> EXERCISE MATERIALS

[start]

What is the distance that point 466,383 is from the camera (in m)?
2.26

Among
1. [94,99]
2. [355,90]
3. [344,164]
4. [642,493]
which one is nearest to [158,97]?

[end]

> WHAT THE TASK REQUIRES
Could you reproduce every one of the lines above word for word, with nothing changed?

> WRITTEN RESPONSE
What is the distance that point 466,383 is from the camera (in m)?
2.26

Among
1. [94,99]
2. [355,90]
3. [344,164]
4. [642,493]
which one is nearest to [158,97]?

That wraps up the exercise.